The failure to end $15 billion in annual direct government subsidies for oil companies like those represented in the House Oversight & Reform Committee hearing, said Food & Watch Watch, represented "a historically significant failure of leadership" on the part of Biden and Democratic leaders.
"On a day when Congress is finally holding the oil and gas industry accountable for its climate disinformation campaigns, President Biden has announced a spending plan that fails to do the same," said Mitch Jones, policy director of the group. "Given the prime opportunity to cancel billions of dollars in domestic subsidies for oil and gas polluters, the president and congressional leadership have rolled over. A climate plan that fails to directly confront the oil and gas industry cannot possibly be considered meaningful."
"We cannot rely on credits, grants, and loans to incentivize our way out of the worsening climate crisis," Jones added, referring to plans to expand grants and loans to boost clean energy in rural areas and the agricultural sector, manufacturing credits, and other initiatives.
Those financial incentives will replace plans for the Clean Electricity Performance Program (CEPP), which would have rewarded utilities for using renewable energy sources and forced big polluters to pay for every ton of carbon they emitted.
Greenpeace noted that the $555 billion in climate spending will leave Biden falling short of "his own climate targets."
The clean electricity initiative
would have eliminated carbon emissions from the power sector by 2035, with the president pushing to reach net-zero emissions in the U.S. by 2050. The package also leaves out a fee for methane use by the oil and gas industries, a provision that was
reportedly cut from the framework at the insistence of right-wing Sen.
Joe Manchin (D-W.Va.).
"The Biden administration and Congress's inability to craft a bill that ends taxpayer funding of the industry most responsible for the climate crisis is a betrayal of Biden's campaign promise, the will of the people who elected him, and a failure to deliver on a globally agreed-upon, common-sense climate policy,"
said Janet Redman, climate campaign director for Greenpeace USA.
The framework was released just days before the president is set to attend the United Nations Climate Change Conference (COP 26) in Glasgow, and left climate advocates alarmed over the message the package sends to the international community as countries prepare to make their own commitments to tackle the planetary emergency.
"This spending package is not enough to prove that the U.S. is a global leader in a world in a climate crisis," said Redman.
The
Sunrise Movement, which has led protests in recent weeks demanding that right-wing Democratic senators including Manchin and Sen.
Kyrsten Sinema (D-Ariz.) end their obstruction of the Build Back Better agenda, emphasized that progressives in Congress still have to agree to the package that resulted from weeks of negotiations.
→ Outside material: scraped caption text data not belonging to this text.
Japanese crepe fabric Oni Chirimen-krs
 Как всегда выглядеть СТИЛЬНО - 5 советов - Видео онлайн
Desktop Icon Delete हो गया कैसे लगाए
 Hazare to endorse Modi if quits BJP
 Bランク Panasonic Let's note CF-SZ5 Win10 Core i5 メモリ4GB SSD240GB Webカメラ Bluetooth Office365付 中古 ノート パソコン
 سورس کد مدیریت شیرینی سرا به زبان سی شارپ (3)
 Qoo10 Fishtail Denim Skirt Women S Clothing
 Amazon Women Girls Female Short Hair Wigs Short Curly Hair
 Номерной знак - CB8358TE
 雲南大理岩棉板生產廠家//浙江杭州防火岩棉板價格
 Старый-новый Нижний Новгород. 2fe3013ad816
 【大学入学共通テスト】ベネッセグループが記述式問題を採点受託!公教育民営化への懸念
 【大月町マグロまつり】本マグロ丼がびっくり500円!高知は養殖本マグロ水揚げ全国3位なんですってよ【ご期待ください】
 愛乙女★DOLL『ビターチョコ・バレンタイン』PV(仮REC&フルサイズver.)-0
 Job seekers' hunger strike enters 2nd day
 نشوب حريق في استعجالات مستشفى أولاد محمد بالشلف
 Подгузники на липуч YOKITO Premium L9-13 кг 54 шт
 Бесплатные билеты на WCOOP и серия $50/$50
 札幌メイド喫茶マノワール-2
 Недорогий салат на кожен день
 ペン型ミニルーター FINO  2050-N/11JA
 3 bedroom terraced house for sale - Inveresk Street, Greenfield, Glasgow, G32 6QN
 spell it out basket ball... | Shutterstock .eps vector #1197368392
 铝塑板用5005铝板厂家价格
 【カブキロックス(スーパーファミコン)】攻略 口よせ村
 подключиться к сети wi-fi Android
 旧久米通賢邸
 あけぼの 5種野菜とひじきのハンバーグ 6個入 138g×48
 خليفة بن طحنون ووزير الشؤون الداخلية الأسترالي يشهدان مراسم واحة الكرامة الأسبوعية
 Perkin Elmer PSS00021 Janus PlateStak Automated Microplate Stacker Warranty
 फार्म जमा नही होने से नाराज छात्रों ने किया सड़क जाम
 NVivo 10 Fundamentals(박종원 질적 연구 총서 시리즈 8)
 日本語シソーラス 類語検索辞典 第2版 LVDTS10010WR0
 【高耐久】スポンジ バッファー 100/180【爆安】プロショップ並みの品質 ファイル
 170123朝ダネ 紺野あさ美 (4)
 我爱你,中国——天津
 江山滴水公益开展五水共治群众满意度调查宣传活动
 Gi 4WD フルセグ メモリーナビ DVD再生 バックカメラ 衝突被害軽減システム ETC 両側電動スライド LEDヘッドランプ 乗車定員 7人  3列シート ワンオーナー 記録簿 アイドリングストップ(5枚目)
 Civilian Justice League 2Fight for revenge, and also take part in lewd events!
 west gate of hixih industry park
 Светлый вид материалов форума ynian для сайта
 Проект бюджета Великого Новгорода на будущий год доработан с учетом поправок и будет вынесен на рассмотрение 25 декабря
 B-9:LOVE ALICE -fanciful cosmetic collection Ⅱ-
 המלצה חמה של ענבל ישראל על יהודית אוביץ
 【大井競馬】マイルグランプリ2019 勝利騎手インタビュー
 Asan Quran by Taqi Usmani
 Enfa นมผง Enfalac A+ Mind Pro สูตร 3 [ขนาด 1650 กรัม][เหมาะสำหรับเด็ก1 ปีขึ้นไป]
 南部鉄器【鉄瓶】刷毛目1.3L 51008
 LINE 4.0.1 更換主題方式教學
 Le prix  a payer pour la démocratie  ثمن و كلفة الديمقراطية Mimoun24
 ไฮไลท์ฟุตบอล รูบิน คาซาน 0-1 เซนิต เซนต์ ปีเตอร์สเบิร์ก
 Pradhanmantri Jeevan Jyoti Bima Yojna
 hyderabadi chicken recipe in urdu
"This framework is exactly that--it's just a framework,"
said executive director Varshini Prakash. "A deal is not a deal until progressives agree to it."
Prakash called the $555 billion proposed investment in climate action "promising" but said the elimination of numerous provisions to help lower- and middle-class families was "appalling and frankly cruel," warning, "progressives are the ones who have fought like hell for Biden's full agenda, and their votes cannot be taken for granted."
Rep.
Alexandria Ocasio-Cortez (D-N.Y.) told
Politico that House progressives "need to have certainty, either through legislative text, through uniform agreement, that we can trust" that the pared-down reconciliation package will have the support of all 50 Democrats in the Senate before the narrower Bipartisan Infrastructure Framework (BIF) is passed.
"First and foremost, passing BIF alone, I do not think is a positive climate message,"
said Ocasio-Cortez. "I think having and agreeing on a plan to draw down emissions and invest in environmental justice in this country is what we want to send the president to Glasgow with."
The Sunrise Movement and other progressive groups echoed Ocasio-Cortez and Sen.
Bernie Sanders (I-Vt.), who
made a similar demand.
"We stand with Sen. Sanders and House Progressives on needing to see the legislative text, ensuring Sen. Manchin and Sinema vote for the reconciliation package, and passing reconciliation in the House before the House brings the BIF to a vote," said Prakash.
Redman called the framework "a clarion call to the climate movement and all who care about their kids' futures to double down and demand climate action at the scale, speed, and ambition necessary," expressing hope that fossil fuel subsidies could still be eliminated from the final version of the spending package.
"We will continue to push for aggressive climate policies and to eliminate all fossil fuel subsidies until the final bill is signed," said Redman.